Sometimes, you need to pick up the phone and start dialing. Cold calling means calling homeowners and asking if they’re interested in selling. It can be intimidating, but it’s a proactive way to find hidden opportunities.

– Knock on Doors

If you’re feeling brave, you can knock on doors and talk to homeowners directly. It’s a more personal approach, but it can lead to great deals. Just remember to be polite and respectful during your conversations.
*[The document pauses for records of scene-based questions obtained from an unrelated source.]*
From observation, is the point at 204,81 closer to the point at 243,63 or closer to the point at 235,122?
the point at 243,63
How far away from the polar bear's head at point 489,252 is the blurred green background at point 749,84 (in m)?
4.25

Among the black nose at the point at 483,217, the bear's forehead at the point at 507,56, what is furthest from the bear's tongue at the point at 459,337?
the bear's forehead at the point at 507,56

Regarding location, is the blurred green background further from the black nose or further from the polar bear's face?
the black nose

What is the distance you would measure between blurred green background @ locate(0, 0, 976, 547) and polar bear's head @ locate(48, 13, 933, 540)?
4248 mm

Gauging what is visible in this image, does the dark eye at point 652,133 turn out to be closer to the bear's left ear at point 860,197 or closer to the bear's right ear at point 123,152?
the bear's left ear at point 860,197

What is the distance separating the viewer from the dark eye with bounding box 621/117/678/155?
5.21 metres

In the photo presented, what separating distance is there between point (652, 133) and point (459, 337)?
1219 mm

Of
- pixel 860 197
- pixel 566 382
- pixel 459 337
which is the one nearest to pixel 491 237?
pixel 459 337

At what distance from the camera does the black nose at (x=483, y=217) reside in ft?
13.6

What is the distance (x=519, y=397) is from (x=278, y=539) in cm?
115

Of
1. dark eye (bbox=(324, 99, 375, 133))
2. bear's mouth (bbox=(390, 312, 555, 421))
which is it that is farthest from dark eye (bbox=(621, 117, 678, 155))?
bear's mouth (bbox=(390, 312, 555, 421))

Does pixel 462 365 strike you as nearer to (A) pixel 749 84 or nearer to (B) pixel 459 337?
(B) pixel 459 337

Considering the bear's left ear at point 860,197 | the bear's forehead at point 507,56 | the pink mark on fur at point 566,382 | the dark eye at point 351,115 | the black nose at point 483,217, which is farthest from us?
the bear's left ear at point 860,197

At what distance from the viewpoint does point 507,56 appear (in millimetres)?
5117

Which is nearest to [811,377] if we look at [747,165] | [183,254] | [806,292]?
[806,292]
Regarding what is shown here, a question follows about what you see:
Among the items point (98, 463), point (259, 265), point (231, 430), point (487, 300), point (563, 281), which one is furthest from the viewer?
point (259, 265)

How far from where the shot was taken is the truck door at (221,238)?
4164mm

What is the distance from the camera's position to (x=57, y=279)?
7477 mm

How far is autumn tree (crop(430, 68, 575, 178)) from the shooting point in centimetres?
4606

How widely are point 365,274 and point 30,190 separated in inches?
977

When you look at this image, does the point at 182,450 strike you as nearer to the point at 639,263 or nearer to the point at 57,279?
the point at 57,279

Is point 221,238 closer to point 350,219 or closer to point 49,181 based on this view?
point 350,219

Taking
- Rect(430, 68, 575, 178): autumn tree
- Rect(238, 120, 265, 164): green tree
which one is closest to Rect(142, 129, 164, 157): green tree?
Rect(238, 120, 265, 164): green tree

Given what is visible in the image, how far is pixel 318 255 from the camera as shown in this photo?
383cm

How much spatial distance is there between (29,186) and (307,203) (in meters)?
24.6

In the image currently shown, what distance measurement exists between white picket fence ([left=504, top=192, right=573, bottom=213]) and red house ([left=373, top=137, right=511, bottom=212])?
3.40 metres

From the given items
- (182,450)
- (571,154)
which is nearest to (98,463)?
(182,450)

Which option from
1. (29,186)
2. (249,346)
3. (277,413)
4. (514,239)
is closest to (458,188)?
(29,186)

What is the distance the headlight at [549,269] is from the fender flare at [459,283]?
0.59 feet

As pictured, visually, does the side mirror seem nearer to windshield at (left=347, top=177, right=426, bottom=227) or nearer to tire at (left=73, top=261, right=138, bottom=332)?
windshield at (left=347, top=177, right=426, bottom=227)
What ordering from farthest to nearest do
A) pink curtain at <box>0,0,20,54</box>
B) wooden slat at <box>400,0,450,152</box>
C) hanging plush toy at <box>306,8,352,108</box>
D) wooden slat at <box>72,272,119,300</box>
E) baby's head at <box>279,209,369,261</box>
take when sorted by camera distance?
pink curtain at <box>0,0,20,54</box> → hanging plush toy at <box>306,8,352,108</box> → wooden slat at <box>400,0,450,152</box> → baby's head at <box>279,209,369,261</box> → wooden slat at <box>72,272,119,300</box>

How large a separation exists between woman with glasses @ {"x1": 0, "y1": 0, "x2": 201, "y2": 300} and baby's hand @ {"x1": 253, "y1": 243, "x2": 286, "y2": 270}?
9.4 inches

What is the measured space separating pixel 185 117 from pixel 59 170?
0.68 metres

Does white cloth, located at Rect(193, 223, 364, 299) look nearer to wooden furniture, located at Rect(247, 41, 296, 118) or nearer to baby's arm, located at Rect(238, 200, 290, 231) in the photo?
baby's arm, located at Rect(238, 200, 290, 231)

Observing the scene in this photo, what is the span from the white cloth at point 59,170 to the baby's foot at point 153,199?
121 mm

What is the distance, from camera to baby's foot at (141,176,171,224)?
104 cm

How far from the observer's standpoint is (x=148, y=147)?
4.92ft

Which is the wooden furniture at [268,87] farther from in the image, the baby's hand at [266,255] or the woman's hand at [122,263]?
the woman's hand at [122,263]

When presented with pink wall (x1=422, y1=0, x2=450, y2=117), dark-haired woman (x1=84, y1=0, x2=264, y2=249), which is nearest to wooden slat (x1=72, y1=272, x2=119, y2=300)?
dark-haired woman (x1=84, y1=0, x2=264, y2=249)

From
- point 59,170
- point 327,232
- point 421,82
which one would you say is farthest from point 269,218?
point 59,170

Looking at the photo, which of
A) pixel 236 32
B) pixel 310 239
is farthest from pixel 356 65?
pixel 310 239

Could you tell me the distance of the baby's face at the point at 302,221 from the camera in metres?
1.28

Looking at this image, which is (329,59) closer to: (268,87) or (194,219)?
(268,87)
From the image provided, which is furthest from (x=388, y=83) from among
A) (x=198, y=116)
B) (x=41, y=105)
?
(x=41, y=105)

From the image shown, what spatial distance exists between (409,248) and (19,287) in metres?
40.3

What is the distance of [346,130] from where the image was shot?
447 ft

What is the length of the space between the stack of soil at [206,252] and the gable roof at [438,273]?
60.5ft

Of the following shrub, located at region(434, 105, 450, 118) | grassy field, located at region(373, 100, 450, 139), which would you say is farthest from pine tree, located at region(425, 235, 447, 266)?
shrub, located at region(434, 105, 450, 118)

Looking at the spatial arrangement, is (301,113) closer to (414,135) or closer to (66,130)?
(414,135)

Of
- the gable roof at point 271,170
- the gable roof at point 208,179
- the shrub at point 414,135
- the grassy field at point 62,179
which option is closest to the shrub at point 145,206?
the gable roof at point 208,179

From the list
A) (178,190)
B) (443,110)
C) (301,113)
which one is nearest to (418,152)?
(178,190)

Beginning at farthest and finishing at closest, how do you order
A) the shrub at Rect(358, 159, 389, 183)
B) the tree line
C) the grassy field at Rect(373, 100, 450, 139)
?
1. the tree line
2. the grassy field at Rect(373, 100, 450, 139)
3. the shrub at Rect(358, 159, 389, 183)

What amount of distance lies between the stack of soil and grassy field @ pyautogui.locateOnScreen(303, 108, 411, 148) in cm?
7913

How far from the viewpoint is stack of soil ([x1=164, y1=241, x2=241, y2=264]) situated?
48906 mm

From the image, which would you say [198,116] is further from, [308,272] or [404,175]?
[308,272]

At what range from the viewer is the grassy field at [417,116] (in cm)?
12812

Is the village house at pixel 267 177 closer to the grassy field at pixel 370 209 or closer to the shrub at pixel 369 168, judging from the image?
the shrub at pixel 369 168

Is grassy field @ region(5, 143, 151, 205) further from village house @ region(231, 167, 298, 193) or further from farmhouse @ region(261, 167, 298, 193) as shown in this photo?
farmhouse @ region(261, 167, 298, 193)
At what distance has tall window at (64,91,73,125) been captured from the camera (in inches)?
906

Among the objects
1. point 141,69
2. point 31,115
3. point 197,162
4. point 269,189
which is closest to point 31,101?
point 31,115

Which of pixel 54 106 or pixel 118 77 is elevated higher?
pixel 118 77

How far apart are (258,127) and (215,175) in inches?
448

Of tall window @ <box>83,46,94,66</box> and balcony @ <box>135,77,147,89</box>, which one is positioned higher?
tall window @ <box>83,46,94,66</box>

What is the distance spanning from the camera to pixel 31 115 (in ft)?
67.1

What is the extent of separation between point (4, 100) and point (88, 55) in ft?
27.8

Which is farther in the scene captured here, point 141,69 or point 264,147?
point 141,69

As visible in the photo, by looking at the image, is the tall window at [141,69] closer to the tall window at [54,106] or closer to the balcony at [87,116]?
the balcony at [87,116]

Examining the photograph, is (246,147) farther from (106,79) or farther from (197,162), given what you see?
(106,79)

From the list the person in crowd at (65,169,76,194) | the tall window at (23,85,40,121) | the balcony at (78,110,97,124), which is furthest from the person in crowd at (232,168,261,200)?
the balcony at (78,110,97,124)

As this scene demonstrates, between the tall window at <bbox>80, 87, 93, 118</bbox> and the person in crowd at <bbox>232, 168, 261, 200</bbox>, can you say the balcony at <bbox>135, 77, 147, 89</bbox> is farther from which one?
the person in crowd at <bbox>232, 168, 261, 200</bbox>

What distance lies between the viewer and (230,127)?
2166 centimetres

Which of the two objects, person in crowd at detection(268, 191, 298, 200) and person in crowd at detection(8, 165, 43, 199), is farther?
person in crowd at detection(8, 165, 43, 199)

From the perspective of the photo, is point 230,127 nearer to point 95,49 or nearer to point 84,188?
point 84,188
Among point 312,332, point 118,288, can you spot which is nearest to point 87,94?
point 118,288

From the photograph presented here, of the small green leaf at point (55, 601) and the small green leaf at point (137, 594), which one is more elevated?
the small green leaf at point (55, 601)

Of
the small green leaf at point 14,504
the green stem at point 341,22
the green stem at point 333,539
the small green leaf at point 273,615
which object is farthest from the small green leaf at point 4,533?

Flipping houses can be an exciting and profitable adventure for new real estate investors. By following this road map, you’ll have a clear path to success. Remember to find good deals, analyze them carefully, secure funding, make offers consistently, build a reliable construction crew, set clear expectations, and use effective selling strategies. Also, consider exploring alternative methods like direct mail, cold calling, and door knocking to find unique opportunities.


1. Do I need experience to start flipping houses?

No, you don’t need previous experience to start flipping houses. However, educating yourself about the process and seeking advice from experienced investors can increase your chances of success.

2. Is flipping houses a risky investment?

Flipping houses comes with risks, like any investment. It’s important to conduct thorough research, understand the local market, and carefully analyze each deal to minimize risks.

3. Can I flip houses while working a full-time job?

Yes, it’s possible to flip houses part-time while working a full-time job. However, be prepared to manage your time effectively and seek help when needed.

4. How long does it take to flip a house?

The time it takes to flip a house can vary. It depends on the extent of renovations needed and the local market conditions. On average, it can take several months to complete a flip.

5. How much money do I need to start flipping houses?

The amount of money you need to start flipping houses can vary depending on the location and the scope of renovations. It’s essential to have access to funds for property acquisition, repairs, and holding costs.